What you are asked to do >> Continue the loop unrolling discussion from the point where it stops.
Start of Text section
[PATCH] D36134: [ARM] Improve loop unrolling for Cortex-M

Thu Aug 3 12:59:23 PDT 2017

efriedma added a comment.

Okay, I can try to expand on the "limitation of unrolling infrastructure" bit.  The question is, given that I have a small loop, and have an expression for the trip count of the loop, what's the optimal way to generate code for the loop?

When the iteration count is generally large, and the CPU doesn't have special hardware for looping quickly, we want to unroll a bunch of times to reduce the iteration overhead as much as possible, then generate a tiny remainder loop (where the performance doesn't really matter).
End of Text section
Start of Information supplied
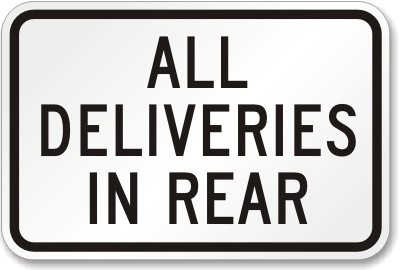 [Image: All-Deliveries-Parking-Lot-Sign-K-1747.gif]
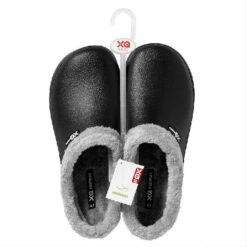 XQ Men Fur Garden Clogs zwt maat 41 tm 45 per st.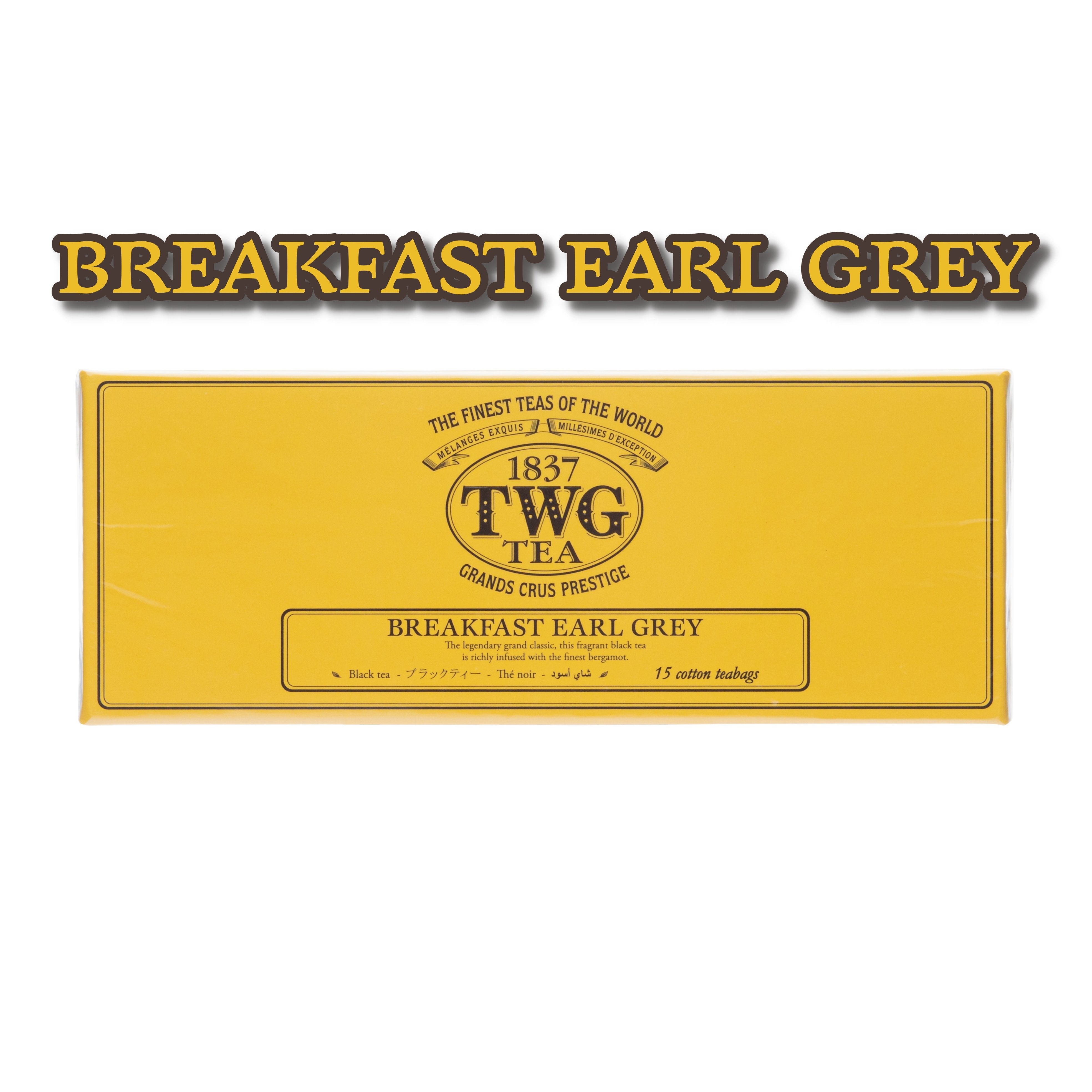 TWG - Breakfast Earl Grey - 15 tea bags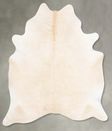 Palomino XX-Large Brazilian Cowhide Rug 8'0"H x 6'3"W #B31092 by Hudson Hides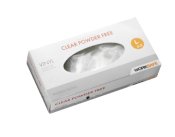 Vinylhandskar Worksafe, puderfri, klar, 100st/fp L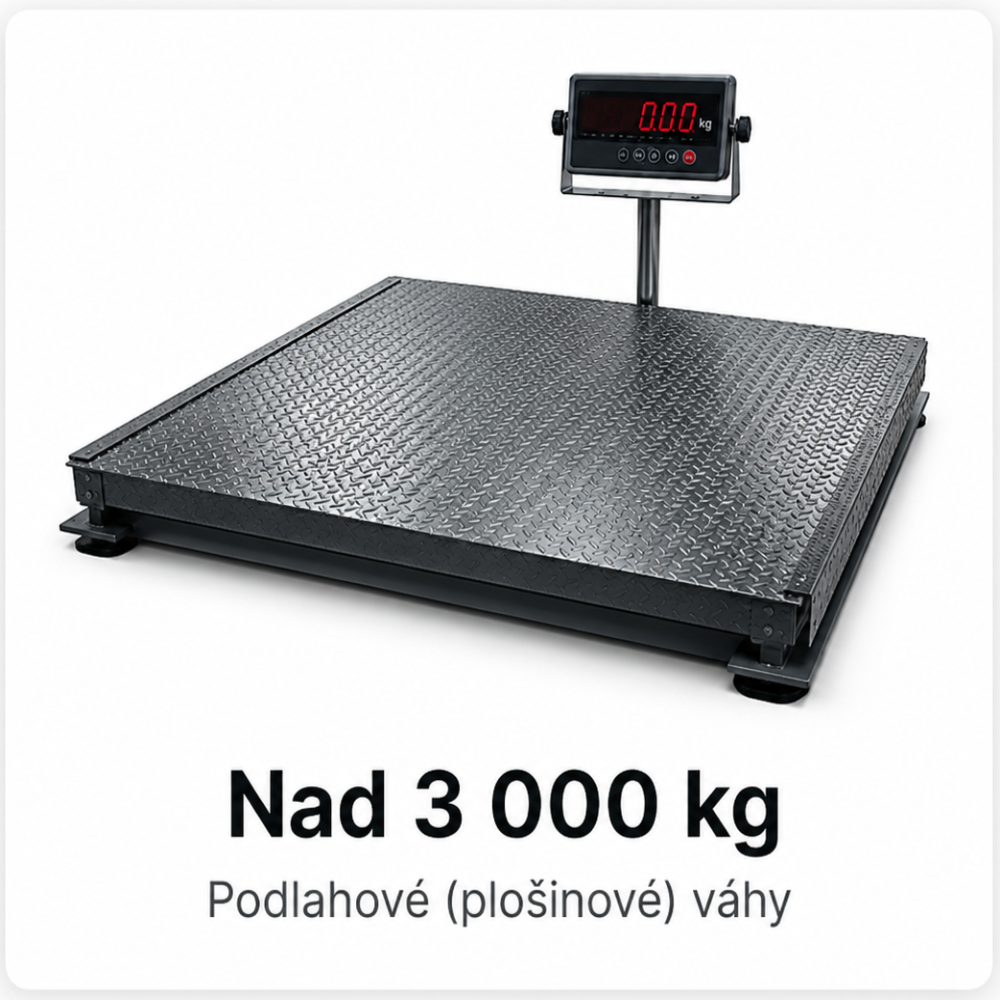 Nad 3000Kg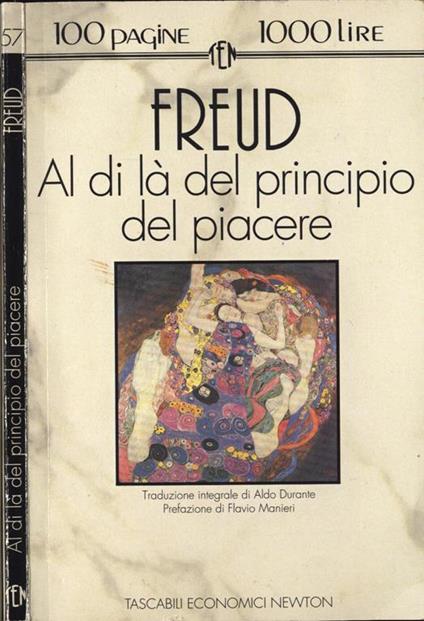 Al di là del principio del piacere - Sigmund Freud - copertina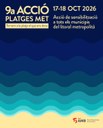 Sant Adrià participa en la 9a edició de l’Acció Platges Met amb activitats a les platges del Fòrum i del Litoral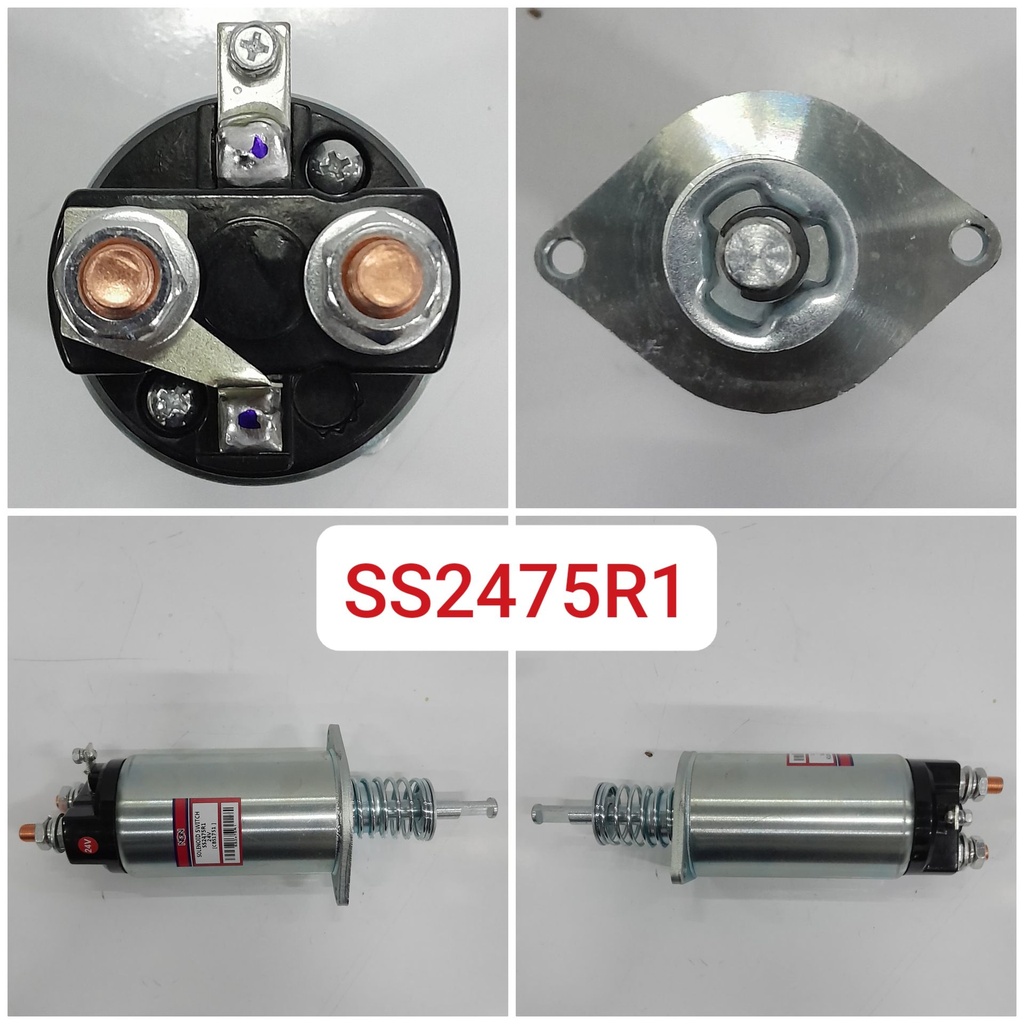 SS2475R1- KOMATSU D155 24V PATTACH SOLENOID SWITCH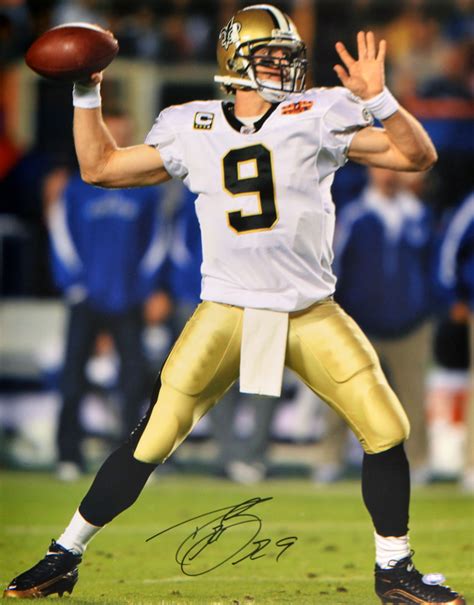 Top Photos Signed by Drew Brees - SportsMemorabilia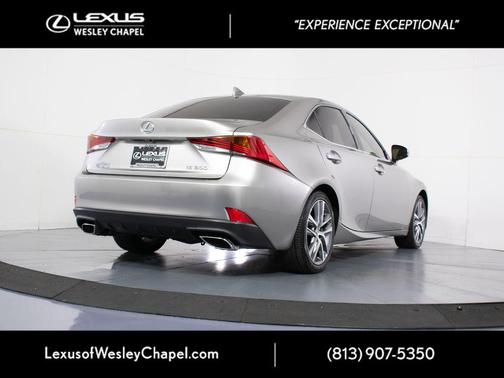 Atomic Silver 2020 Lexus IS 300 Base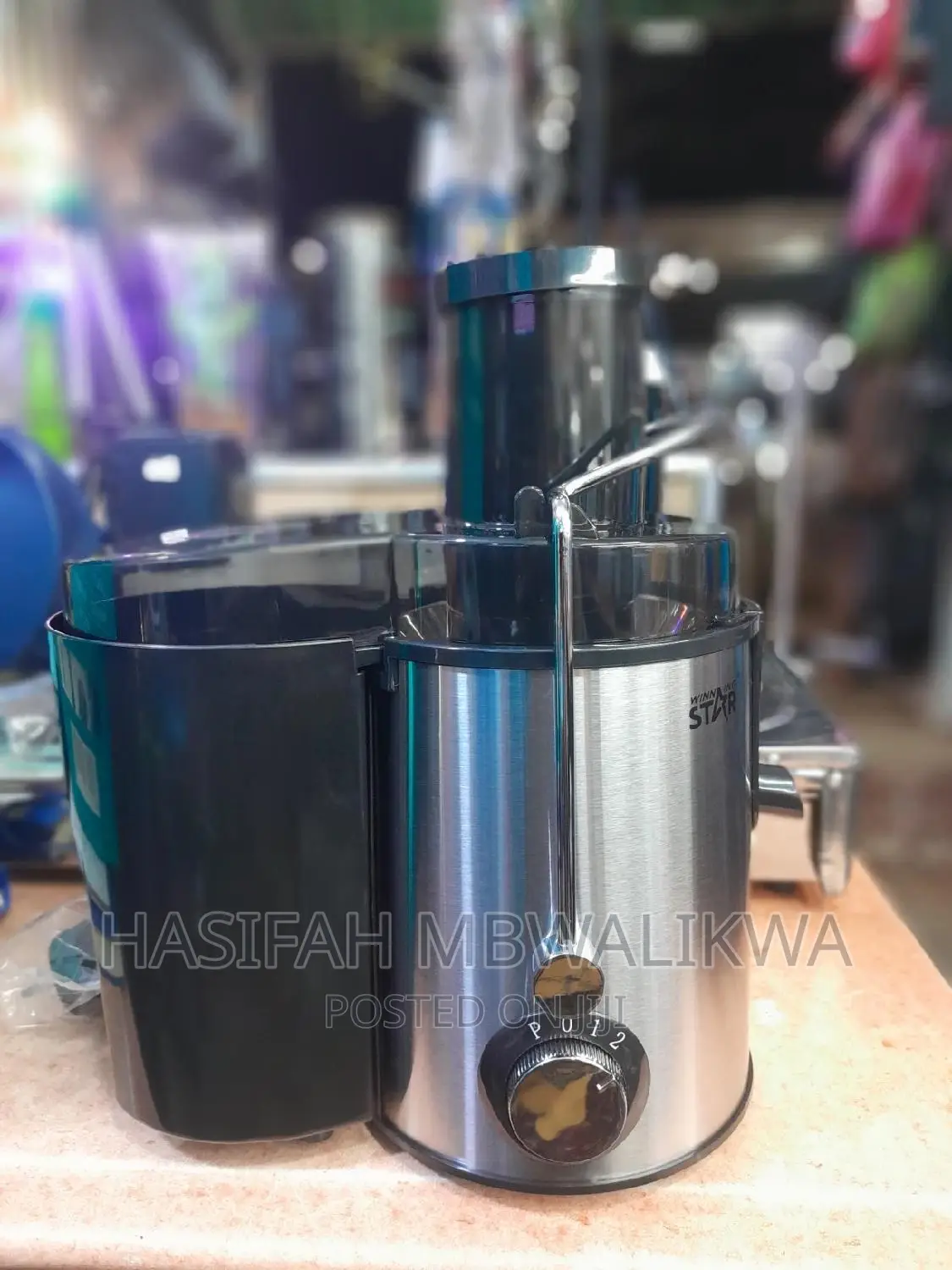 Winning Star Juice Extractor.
End of Information supplied
Exercise response >>
Okay, but what happens when the iteration count is small, but the loop runs many times?  The runtime-unrolled version of the loop is completely useless, and we end up spending most of our time in the remainder loop.  So what can we do about that?  One option is to fully unroll the remainder loop: we know the maximum trip count, so it's a straightforward unroll operation.  Or maybe we could runtime-unroll the remainder loop (and generate a remainder loop for the remainder loop).  Or maybe we could try to do something fancy with a switch.  I'm not sure what option is best without actually testing it.  But there are definitely options here, and we can probably do better than just  setting "DefaultUnrollRuntimeCount = 2" to dodge the issue.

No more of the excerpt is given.